I'm new here, so waving to everyone :wave: but this interested me and I thought I would post. I'm in a rescue, a Yorkie rescue and I've heard others talk about this.
I thought I would send you a few links as this could be very serious. Sorry to meet you under these circumstances.
http://www.yorkies.ws/poisons.htm
http://www.canine-epilepsy.com/Why.html Just a few more thoughts on the subject:
Dogs with recurring episodes of shaking, muscle twitches, cramping, or other "atypical" seizure-like activity may have liver malformations - porto-systemic vascular anomalies (PVSA); these include porto-hepatic shunts [blood by-passes the liver] or hepatic microvascular dysplasia (HMVD)[abnormal or no blood flow within the liver]. An episode may present as if the dog has intestinal cramps or is uncoordinated for a brief period. This may progress to what appears to be leg cramps or incoordination, or such dogs may present with typical seizures. Episodes may vary in duration. Episodes may be associated with eating high protein diets. Most episodes from PSVA do not occur in the regular pattern that is often associated with epilepsy. Some of these dogs may drink and urinate excessively as they try to flush "toxins" from their body. Liver biopsies taken from all lobes of the liver, can be done to confirm HMVD in symptomatic dogs, where obvious shunts are not apparent. Invasive surgery for biopsies is NOT recommended in asymptomatic dogs that have abnormally elevated liver function tests (paired bile acids). Affected dogs do not respond to normal seizure drugs, but may do well on specialized vegetable source protein diets (Hills K/D or L/D, the Iams Liver diet, or a home-cooked Tofu and rice diet.).

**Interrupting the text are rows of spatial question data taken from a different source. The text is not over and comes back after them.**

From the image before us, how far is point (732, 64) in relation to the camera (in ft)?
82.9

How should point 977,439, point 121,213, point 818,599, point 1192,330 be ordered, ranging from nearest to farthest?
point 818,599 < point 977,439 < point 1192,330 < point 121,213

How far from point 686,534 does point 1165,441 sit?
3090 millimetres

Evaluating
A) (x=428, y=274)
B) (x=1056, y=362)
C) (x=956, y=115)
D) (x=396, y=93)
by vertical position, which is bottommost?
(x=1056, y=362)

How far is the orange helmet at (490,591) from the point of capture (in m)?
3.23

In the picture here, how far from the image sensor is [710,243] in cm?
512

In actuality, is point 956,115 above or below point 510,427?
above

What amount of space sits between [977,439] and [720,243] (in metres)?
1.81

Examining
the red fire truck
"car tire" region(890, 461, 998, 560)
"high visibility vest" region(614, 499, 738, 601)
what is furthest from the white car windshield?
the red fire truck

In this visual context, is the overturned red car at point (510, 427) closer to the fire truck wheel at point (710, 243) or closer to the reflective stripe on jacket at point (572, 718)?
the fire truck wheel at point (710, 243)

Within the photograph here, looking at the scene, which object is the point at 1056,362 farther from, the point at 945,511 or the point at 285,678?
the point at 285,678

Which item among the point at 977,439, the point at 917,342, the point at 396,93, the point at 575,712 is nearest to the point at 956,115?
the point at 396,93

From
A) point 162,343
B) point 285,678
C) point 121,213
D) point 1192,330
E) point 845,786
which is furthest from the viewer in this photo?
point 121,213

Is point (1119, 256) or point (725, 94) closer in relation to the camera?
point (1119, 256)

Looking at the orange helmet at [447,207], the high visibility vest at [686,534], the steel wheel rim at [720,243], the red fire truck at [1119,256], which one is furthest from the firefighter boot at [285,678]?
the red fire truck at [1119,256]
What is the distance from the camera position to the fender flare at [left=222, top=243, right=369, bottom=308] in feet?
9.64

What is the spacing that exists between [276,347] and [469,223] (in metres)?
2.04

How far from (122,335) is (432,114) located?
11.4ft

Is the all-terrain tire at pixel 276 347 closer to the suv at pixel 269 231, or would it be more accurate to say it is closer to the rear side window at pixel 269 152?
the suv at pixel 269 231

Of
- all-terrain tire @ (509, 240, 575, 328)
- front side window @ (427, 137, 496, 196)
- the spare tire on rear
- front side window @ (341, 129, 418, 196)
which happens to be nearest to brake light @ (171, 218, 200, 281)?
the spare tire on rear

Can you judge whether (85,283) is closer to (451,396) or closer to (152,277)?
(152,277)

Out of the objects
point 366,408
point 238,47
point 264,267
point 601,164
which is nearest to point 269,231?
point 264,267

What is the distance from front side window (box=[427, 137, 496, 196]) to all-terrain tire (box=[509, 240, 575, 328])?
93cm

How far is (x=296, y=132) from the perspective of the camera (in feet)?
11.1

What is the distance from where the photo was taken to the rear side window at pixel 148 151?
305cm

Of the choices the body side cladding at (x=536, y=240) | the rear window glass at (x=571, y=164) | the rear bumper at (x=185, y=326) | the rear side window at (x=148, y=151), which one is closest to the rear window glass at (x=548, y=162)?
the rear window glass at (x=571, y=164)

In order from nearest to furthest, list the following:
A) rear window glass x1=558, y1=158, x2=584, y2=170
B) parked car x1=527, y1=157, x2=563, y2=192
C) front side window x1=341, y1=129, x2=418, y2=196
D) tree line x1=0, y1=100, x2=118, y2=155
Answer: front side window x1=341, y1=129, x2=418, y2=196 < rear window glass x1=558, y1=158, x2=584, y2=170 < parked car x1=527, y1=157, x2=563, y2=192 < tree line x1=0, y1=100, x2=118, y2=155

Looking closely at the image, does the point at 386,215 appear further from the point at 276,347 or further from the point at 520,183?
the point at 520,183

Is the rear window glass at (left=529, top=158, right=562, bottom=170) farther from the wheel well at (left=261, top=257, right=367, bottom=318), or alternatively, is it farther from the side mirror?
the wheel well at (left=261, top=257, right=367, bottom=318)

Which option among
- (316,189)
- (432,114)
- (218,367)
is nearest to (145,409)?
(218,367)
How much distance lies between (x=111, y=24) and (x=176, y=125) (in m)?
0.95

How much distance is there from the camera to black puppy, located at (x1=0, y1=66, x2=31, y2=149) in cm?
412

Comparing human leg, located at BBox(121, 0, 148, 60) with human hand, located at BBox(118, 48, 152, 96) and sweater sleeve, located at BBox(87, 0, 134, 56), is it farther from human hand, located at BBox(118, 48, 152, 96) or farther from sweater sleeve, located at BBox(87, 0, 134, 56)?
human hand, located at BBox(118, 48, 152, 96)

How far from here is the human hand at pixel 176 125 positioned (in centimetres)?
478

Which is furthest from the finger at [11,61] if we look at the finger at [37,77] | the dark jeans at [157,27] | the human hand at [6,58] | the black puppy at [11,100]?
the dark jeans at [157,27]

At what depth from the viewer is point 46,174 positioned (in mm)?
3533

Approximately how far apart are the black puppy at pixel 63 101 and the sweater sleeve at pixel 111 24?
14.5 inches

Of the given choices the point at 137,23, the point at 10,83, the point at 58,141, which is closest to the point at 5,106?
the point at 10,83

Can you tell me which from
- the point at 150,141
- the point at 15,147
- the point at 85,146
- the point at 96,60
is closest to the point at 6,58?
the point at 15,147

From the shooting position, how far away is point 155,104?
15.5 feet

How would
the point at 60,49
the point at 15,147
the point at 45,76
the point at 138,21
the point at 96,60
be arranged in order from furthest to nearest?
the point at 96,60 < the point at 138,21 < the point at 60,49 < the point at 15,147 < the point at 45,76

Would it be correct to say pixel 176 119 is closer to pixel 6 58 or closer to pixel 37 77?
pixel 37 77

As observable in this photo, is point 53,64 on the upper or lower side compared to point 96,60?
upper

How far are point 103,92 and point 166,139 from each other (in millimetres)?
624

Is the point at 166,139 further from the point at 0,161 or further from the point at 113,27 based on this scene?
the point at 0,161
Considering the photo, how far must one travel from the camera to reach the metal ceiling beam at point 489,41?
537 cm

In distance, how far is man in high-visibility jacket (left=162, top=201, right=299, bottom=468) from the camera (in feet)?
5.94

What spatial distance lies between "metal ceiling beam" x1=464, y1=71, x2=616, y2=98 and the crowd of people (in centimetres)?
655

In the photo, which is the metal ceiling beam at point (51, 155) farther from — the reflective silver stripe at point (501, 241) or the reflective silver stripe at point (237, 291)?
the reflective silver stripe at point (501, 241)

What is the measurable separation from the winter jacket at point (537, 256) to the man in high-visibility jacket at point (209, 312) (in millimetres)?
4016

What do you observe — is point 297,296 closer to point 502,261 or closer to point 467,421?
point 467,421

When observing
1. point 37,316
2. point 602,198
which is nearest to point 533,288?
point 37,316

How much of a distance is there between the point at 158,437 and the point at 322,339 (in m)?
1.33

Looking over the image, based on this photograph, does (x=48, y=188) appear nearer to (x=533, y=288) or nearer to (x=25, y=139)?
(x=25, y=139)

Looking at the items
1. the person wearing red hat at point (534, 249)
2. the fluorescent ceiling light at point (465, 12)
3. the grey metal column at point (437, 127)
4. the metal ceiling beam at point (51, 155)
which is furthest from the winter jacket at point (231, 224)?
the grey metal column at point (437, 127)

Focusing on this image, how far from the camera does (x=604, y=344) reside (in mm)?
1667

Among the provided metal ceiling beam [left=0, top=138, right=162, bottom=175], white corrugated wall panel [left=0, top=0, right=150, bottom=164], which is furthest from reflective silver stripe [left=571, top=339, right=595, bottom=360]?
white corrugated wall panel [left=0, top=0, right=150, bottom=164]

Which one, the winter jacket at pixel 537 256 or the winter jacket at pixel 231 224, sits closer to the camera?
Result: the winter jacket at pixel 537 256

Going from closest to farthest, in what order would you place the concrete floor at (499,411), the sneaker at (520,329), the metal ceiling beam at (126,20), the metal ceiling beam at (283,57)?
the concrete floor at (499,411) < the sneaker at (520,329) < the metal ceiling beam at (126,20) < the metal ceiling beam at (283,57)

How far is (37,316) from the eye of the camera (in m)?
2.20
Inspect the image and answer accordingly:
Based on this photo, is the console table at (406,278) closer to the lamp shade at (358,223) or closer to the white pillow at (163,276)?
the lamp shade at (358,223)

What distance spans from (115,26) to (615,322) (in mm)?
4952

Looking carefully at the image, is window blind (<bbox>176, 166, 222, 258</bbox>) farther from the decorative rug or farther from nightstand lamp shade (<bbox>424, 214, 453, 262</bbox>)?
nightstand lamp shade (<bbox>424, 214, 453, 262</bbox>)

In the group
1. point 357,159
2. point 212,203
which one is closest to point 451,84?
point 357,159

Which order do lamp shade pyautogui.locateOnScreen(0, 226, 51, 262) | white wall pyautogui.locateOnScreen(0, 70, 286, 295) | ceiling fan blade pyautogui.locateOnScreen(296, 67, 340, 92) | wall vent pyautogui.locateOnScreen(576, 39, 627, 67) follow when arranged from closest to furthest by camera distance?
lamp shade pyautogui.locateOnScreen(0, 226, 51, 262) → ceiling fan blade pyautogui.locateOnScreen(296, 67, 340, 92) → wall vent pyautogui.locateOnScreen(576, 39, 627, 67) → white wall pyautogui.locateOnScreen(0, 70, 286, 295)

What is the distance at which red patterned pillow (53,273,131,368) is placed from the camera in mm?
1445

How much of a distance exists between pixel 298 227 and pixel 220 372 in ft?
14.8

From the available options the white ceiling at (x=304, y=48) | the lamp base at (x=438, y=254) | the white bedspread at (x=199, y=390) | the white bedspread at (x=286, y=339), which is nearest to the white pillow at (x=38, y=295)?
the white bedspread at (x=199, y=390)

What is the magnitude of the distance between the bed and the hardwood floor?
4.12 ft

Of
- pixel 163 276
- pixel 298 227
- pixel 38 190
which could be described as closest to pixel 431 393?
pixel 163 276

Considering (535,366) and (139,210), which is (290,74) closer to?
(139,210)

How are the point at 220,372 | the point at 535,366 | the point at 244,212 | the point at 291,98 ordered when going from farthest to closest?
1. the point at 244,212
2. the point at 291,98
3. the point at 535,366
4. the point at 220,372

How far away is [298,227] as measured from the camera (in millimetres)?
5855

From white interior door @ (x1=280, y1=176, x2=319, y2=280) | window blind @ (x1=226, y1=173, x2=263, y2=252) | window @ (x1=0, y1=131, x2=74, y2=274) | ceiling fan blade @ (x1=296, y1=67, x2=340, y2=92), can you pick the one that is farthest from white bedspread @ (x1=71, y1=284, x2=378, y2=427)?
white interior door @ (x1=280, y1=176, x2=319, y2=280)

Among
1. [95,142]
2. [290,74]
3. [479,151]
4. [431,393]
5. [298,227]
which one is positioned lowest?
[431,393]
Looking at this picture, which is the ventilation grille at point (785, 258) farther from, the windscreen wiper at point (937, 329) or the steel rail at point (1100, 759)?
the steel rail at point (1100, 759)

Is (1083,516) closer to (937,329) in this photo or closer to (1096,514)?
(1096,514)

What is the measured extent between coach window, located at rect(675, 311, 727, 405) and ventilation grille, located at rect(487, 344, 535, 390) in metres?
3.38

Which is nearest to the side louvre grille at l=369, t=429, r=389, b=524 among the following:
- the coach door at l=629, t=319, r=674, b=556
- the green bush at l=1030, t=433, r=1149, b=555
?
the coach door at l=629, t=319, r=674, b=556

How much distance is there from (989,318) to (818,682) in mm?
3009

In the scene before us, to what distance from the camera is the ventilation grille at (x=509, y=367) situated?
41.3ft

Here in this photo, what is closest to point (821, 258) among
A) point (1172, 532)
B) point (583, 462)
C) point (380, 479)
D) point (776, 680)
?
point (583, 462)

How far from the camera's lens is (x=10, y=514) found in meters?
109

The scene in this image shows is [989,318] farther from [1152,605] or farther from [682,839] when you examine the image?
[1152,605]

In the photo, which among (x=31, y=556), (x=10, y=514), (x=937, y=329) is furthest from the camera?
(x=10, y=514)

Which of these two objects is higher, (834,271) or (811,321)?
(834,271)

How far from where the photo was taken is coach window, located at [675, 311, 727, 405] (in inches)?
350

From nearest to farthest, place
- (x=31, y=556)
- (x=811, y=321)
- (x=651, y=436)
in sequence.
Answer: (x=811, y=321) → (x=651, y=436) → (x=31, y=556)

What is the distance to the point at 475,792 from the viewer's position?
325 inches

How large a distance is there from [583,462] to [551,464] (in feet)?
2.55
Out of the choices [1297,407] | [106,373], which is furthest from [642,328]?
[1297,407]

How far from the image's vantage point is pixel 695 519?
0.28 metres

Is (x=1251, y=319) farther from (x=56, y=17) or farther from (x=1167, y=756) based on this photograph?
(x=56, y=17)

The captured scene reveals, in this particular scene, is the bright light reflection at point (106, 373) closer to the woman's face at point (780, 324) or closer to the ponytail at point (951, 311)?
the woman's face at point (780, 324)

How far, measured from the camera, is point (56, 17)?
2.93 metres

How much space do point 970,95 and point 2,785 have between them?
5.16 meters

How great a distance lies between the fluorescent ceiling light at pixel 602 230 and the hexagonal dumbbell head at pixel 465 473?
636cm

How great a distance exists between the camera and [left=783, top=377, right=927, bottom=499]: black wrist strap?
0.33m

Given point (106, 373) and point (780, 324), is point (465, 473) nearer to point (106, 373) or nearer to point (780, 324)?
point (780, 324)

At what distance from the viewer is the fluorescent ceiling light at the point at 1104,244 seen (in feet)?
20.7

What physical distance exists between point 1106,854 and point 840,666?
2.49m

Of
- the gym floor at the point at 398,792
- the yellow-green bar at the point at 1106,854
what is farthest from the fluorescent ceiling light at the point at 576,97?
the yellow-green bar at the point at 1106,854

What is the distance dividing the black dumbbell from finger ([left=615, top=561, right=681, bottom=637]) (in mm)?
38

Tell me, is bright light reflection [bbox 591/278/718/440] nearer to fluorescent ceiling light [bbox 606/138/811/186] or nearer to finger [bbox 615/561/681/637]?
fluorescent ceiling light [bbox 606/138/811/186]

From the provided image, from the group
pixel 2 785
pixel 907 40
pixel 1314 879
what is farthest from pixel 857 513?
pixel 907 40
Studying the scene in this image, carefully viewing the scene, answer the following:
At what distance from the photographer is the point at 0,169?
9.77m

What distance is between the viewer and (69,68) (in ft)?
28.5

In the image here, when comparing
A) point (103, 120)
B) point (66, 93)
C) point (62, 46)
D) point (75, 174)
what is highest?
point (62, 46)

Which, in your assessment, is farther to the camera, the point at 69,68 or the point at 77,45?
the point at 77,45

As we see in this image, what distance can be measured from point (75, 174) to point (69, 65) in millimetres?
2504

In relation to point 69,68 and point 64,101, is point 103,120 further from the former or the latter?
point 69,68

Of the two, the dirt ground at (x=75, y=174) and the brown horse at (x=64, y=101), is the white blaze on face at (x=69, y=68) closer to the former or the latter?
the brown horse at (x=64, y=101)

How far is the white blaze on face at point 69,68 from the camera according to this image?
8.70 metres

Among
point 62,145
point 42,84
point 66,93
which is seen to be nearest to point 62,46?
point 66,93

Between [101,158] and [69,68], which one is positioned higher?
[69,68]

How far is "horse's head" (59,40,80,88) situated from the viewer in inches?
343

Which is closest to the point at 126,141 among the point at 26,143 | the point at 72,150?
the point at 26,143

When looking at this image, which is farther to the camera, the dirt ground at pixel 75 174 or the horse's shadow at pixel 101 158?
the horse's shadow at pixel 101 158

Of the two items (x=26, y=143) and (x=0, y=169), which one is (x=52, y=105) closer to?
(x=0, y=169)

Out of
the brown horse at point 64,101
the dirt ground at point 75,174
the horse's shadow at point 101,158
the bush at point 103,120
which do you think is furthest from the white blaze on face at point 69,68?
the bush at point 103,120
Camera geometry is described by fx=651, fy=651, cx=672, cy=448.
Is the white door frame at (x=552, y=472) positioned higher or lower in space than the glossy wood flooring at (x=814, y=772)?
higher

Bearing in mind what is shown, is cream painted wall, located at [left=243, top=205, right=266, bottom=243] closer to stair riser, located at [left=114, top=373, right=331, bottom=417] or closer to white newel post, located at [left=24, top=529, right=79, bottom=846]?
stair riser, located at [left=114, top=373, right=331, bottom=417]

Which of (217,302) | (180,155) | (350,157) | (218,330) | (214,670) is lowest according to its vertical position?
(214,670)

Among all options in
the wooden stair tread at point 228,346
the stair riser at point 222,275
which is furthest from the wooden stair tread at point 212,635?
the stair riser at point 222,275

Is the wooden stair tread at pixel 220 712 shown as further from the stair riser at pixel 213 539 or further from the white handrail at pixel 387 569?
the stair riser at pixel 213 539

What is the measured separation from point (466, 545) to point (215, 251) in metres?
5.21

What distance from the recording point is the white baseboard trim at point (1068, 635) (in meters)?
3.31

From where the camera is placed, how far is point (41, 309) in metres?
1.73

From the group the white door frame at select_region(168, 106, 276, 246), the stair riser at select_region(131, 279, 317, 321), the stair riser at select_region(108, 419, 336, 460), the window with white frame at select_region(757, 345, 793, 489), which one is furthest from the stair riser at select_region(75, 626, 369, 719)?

A single seizure or cramping episode in a dog of any age does not mean the dog is epileptic or has PVSA. Trauma, exposure to toxins that cause liver or kidney damage, hypocalcemia (in a whelping or nursing bitch), hypoglycemia in a severely stressed working animal, fever, or immature liver function have all been implicated in seizure activity. A dog that has one seizure should not be instantly placed on phenobarbital or other anticonvulsants. Most veterinarians wait to see if there is another episode, and meanwhile try to rule out other causes. Many epileptic (regularly recurring) seizures can be controlled with phenobarbital. Where there are recurring episodes some neurologists put the dog on an anticonvulsant to help block the "learning of seizure pathways in the brain." Epileptic seizures that do not respond to phenobarbital can sometimes be controlled with potassium bromide or a combination of potassium bromide and phenobarbital. However, long term use of anticonvulsant therapy is not without risk. Dogs on any medication must be monitored to be sure the medication is at therapeutic levels (different dogs have different metabolisms), as well as to monitor liver and kidney function.